Although you may find this quite difficult to believe – I myself had a great deal of trouble wrapping my head around this development – at the opening of Super Mario Galaxy 2, our hero Mario is on his way to the castle to meet the Princess. Rather than getting to sit with her for a delicious afternoon of tea and cake (or whatever), Peach is kidnapped by Bowser.
Oh yes, you heard correctly – Super Mario Galaxy 2 starts off with Peach being kidnapped by Bowser. Mario is quickly off to space to save her, because that's where giant Bowser (did I not mention that he's giant because he's found special bonus powers in space?) took her.
In all seriousness though, Super Mario Galaxy 2 progresses in a very similar fashion to 2007's Galaxy, a game which added a fantastic, spherical, twist to Mario's universe. The goal, as indicated above, is tried and true Mario – beat Bowser and rescue Peach. Mario achieves this by taking a small ship (that looks like Mario's head) around space, visiting different galaxies and worlds, and capturing stars. No, there's not a great deal of depth to the story, but there doesn't need to be either (it's like Link needing to get the Triforce to beat Gannon). Mario saves Peach. That's what he does, and that's probably all anyone needs him to do – the question is what does Mario have to do in order to save Peach? What worlds does he go to? How do levels play out? Mario games are more about mechanics and level design than story, and in Super Mario Galaxy 2 those elements are truly fantastic.
Perhaps the biggest difference between this new Galaxy and the original is that a classic Mario map has been placed upon the basic structure. The hub area is gone, Mario's small ship can now only fly to open worlds proceeding along the map. For this reviewer's money that concept is not well delivered. Yes, it does streamline some things to have the map, but plotting Mario's journey along a map removes the 3-D-ness of the levels. To some extent this is dealt with by Mario having the ability to not just look at a single "world map," but a "super world map" as well. That addition only highlights one of the basic flaws in the concept of the map.

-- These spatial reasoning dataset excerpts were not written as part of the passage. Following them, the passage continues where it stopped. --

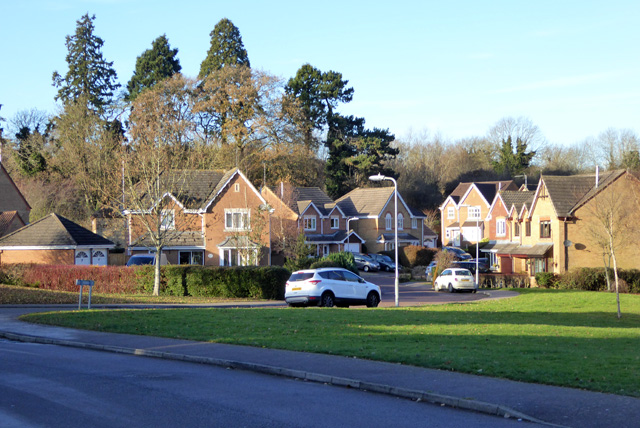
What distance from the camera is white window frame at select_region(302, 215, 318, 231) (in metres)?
70.8

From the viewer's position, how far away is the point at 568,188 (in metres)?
53.8

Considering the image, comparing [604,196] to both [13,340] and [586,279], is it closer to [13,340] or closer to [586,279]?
[586,279]

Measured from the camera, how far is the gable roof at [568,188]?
52.0 m

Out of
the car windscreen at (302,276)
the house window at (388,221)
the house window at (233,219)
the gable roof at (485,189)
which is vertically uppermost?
the gable roof at (485,189)

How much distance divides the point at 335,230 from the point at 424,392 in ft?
212

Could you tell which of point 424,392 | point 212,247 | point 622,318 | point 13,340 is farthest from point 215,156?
point 424,392

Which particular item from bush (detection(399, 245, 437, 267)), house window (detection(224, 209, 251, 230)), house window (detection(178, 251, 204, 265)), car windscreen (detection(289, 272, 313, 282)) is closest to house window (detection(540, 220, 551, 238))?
bush (detection(399, 245, 437, 267))

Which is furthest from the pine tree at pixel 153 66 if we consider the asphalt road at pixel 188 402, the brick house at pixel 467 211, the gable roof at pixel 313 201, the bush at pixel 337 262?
the asphalt road at pixel 188 402

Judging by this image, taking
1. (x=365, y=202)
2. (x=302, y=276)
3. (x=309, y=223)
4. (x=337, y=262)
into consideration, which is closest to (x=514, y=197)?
(x=365, y=202)

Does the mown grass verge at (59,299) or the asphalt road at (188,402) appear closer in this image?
the asphalt road at (188,402)

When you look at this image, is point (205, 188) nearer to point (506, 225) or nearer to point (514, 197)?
point (514, 197)

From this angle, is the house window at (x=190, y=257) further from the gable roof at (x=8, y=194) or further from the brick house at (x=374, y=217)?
the brick house at (x=374, y=217)

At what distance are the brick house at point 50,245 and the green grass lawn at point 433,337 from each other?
20488 mm

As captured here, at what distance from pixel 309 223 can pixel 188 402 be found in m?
61.8
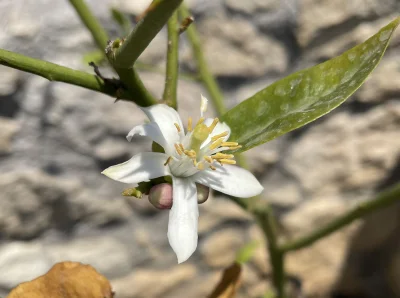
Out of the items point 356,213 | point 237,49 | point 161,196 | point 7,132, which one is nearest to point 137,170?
point 161,196

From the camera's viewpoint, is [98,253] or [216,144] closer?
[216,144]

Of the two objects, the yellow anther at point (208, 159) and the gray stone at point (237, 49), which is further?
the gray stone at point (237, 49)

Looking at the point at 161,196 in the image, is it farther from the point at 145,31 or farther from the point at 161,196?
the point at 145,31

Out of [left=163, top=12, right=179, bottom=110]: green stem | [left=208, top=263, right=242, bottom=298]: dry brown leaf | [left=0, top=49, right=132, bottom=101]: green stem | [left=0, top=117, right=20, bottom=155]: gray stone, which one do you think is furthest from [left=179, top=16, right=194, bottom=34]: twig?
[left=0, top=117, right=20, bottom=155]: gray stone

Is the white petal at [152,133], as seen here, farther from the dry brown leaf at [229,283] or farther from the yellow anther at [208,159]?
the dry brown leaf at [229,283]

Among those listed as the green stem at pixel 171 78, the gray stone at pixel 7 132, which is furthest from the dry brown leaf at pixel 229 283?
the gray stone at pixel 7 132

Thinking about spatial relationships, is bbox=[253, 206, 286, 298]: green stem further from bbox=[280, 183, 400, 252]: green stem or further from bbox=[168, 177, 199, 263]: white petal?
bbox=[168, 177, 199, 263]: white petal
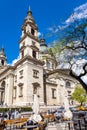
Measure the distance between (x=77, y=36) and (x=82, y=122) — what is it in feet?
32.2

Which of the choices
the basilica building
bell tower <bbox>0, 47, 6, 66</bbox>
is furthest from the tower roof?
bell tower <bbox>0, 47, 6, 66</bbox>

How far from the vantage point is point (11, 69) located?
1820 inches

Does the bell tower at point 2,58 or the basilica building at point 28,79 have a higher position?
the bell tower at point 2,58

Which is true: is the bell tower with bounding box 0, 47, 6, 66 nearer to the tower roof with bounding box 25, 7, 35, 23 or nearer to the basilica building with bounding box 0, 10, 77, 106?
the basilica building with bounding box 0, 10, 77, 106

Each level Mario visits to collect stars is referred to as a "galaxy." Mario's ship flies to different galaxies via the "world map" on which many galaxies are visible. Then, the various worlds are visible from the "super world map." That basic concept defies everything this reviewer ever learned in any class that even tangentially dealt with astronomy. Galaxies are larger than worlds, consequently the notion that multiple galaxies are visible on a single world causes a disconnect in my brain that is difficult to overcome. Every time I had to visit the world map I actually cringed.
The only thing that helped me overcome my issue with the game's nomenclature were the levels themselves – they are fantastic. As with Galaxy, there is no level here that feels like it was simply thrown together with leftover bits and pieces that didn't work elsewhere. Each level is different, requires different tactics, and feels like a complete world (errr… galaxy) in and of itself.

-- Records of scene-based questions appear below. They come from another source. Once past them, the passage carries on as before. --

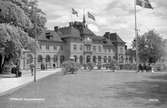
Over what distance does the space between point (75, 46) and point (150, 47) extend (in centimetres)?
2463

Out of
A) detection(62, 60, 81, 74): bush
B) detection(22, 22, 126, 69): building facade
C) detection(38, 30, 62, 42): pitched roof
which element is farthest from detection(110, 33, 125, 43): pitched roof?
detection(62, 60, 81, 74): bush

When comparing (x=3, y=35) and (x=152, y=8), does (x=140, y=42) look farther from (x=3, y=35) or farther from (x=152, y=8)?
(x=3, y=35)

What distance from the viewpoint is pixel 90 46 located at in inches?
3506

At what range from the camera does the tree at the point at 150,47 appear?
73.7m

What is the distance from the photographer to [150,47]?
245 feet

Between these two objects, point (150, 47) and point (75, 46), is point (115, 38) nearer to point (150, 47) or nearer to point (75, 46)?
point (75, 46)

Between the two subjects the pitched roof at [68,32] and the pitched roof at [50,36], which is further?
the pitched roof at [68,32]

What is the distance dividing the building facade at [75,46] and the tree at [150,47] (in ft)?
41.0

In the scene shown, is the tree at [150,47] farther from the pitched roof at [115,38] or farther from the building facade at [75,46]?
the pitched roof at [115,38]

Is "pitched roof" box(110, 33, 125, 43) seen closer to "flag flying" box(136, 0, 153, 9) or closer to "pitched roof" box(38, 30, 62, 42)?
"pitched roof" box(38, 30, 62, 42)

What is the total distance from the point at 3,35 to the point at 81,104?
1415 centimetres

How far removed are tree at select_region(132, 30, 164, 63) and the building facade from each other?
12511 mm

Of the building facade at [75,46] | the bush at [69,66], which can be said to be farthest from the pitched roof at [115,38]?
the bush at [69,66]

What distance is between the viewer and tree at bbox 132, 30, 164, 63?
73688mm
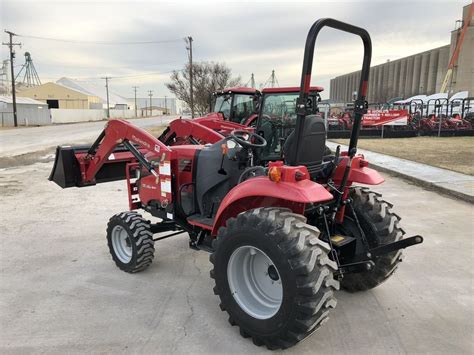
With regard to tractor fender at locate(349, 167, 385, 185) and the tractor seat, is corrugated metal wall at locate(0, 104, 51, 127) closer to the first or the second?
tractor fender at locate(349, 167, 385, 185)

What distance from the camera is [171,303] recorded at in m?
3.85

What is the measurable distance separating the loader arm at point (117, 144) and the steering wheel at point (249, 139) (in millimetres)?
795

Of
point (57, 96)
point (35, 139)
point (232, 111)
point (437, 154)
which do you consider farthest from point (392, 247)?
point (57, 96)

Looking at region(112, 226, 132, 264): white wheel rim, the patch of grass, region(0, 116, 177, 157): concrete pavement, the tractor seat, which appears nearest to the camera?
the tractor seat

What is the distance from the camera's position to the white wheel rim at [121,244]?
4.69m

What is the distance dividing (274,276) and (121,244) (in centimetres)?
228

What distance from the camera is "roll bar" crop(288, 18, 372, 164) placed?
2828 millimetres

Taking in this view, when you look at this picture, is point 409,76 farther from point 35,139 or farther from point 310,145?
point 310,145

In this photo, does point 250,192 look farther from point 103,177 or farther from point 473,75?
point 473,75

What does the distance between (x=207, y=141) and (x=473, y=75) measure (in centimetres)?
6742

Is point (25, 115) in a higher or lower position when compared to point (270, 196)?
lower

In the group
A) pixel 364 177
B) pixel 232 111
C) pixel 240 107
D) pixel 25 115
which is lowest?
pixel 25 115

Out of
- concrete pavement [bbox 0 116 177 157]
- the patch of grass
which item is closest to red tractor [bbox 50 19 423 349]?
A: the patch of grass

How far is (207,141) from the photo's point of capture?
625 cm
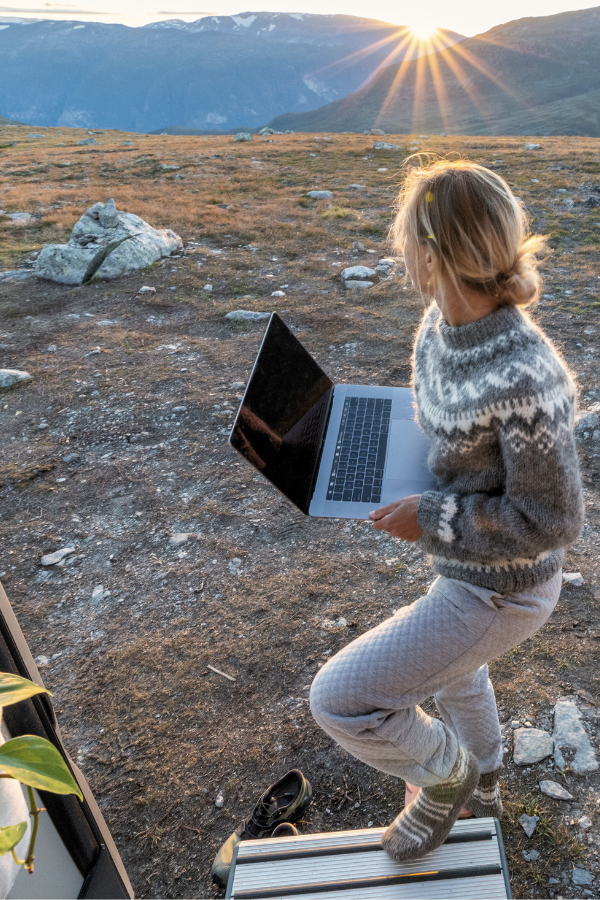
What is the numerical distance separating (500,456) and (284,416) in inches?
29.3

There is a complexity to it all that is mindboggling. In one level you’re a bee, in another you create clouds, in a third your competing against a sunglass wearing chimp. The game flows so perfectly from one of these moments to the next, from one world to the next, that even though you just had a ton of fun trying to figure out exactly how to control Yoshi after he's eaten a hot pepper and gained temporary super speed you don't mind moving on to something completely and totally different.
As with other recent Mario titles, you do have the opportunity to revisit levels to collect more stars. There are alternate paths within worlds, stars which can be fed coins to take you to different areas, comet coins that open up challenges, and plain old separate areas of the galaxy that you'll be transported to if you select a different challenge from the map.
All of the plumber's 3-D forays have featured the mustachioed man in brilliant color and with some of the best graphics we've seen on the various systems to that point, and Super Mario Galaxy 2 is no different. Not only are the levels incredibly diverse and well conceived, they're all beautiful to look at. You will actually want to spend time just wandering around them not trying to grab star bits (which is still done simply by pointing at them), but just seeing all that there is to see. You may even, unwisely, opt to spend time watching exactly how a boss moves (because it's just so cool) before trying to defeat him.
Of course, if you lose your focus you may also lose your life. While the game is not as challenging as New Super Mario Bros. Wii, it is not a walk in the park either. It is fast, the enemies are numerous, and while the plumber has a whole bunch of different outfits to help him (like rock suit that lets him smash stuff), his life bar is small.
If you've ever enjoyed a Mario game before you're going to love this one. If you just like platformers you're going to like this one. If you like your games to have an incredible sense of fun to them, you're going to like this one. If you like games to change on a dime and ask something different of you from one level to the next, you're going to like Super Mario Galaxy 2. If, on the other hand, you're a fan of properly classifying things (galaxies, worlds, universes, etc.), Super Mario Galaxy 2 may give you an incurable case of the heebie-jeebies. If that stops you from picking the title up however, you're going to miss out on a galaxy full of fun.
Super Mario Galaxy 2 is rated E (Everyone) by the ESRB.